Saria smiled sadly and shook her head. “Once you leave the forest you can never return. Once you pass into the world of adults you shall become one, and the ancient power that has protected the Kokiri does not differentiate friend from foe.”
“So… I-” Link swallowed down the knot forming in his throat. “I’ll never see you again…”
Saria nodded and placed her arms about Link’s broad shoulders, embracing him tightly; he held his dearest friend in his arms and together they wept in the sunlight-dappled clearing.
* * *
And when at last Link stood upon the bridge on his sixteenth birthday, gazing at the path that led through the thick trees to the outside world, he turned to Saria and said his last goodbyes, shouldered the small pack filled with all of his worldly possessions and a few rations of food, and thought he was going to be sick.

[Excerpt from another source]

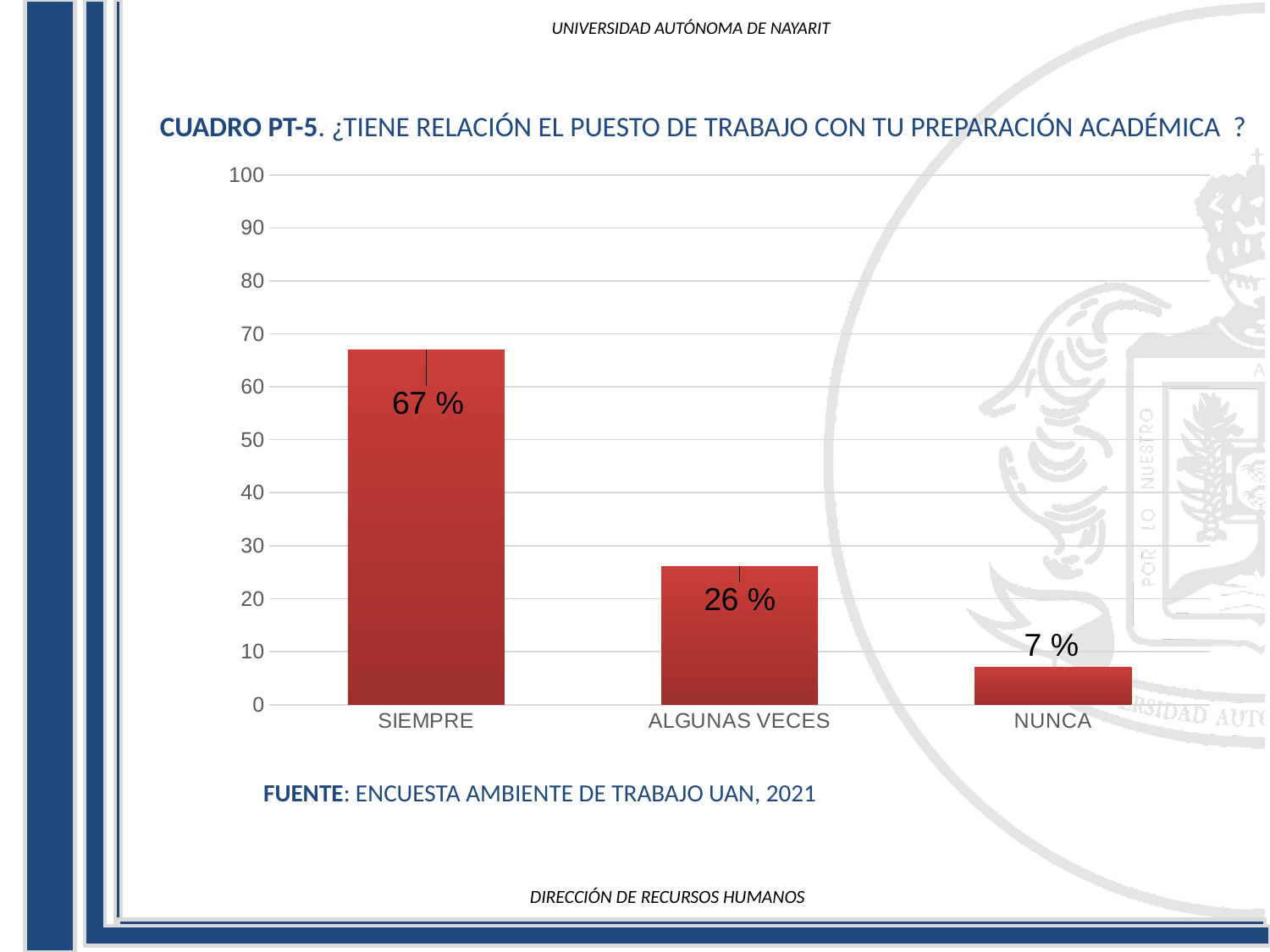
Which is larger, the value for ALGUNAS VECES or the value for NUNCA? ALGUNAS VECES What is the value for ALGUNAS VECES? 26 % Do the values rise or fall from left to right along the x axis? fall Which category has the highest value? SIEMPRE How many categories are shown on the x axis? 3 What is the value for NUNCA? 7 % What kind of chart is shown on the slide? bar chart What is the value for SIEMPRE? 67 % What is the difference between the values for ALGUNAS VECES and NUNCA? 19 % Which category has the lowest value? NUNCA What is the difference between the values for SIEMPRE and ALGUNAS VECES? 41 % Is the value for SIEMPRE greater or less than 60? greater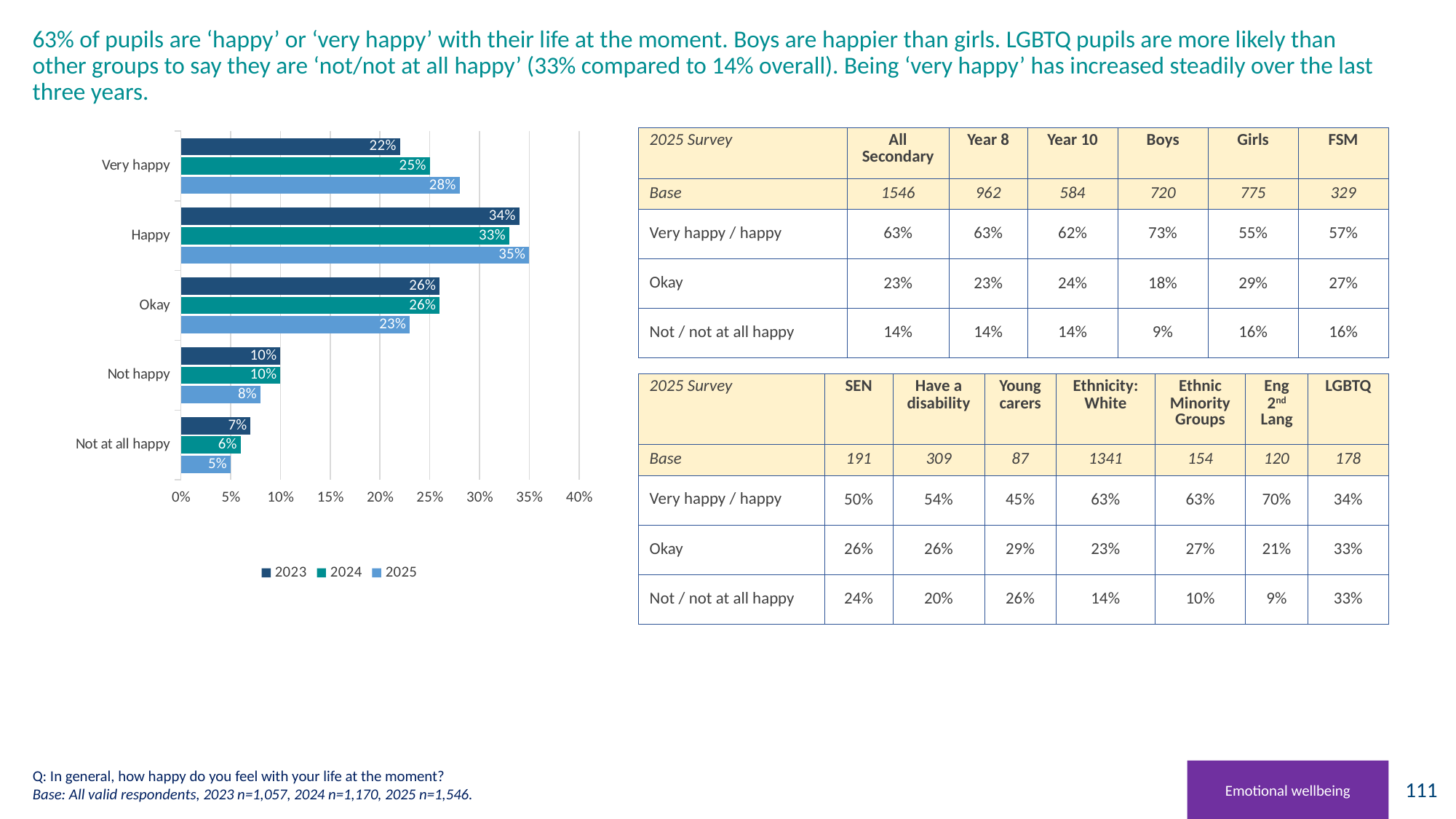
What is the 2024 value for 'Not at all happy'? 6% What kind of chart is shown on the slide? Bar chart Which is larger: the 2024 value for 'Okay' or the 2025 value for 'Okay'? 2024 Which series is shown in the darkest blue colour in the legend? 2023 What is the 2023 value for 'Happy'? 34% Which category has the highest 2025 value? Happy What is the difference between the 2025 and 2023 values for 'Very happy'? 6% How many series does the legend list? 3 What is the 2025 value for 'Very happy'? 28% How many categories are shown on the chart? 5 Which category has the lowest 2023 value? Not at all happy Is the 2025 value for 'Happy' greater or less than 30%? greater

He felt a small hand tug at his tunic, and he looked down to see Saria’s bright green eyes shining with tears as she held her small wooden ocarina out to him.
“Take this—it’s yours now.”
“But, but this has been in your family for generations! It’s the finest ocarina in all the village-”
“Link!” Saria was on the verge of either laughing or cracking down the middle. “It belongs to you now. When you play it –and I know you won’t forget all those silly songs of ours-”
Link laughed.
“-I want you to think of me. So you never forget.”
The tall young man kneeled down and gathered her into his arms. “I will never forget you, Saria. I promise I won’t.”
And then he stood, and their hands parted from each other’s clasp for the last time, and Link strode with bold steps across the bridge and down the path.
Saria watched and waited until his figure disappeared from view and his footsteps were lost among the birdsong and the soft whisper of the trees. “I know,” she said, clasping her hands over her heart and smiling sadly. “I know.”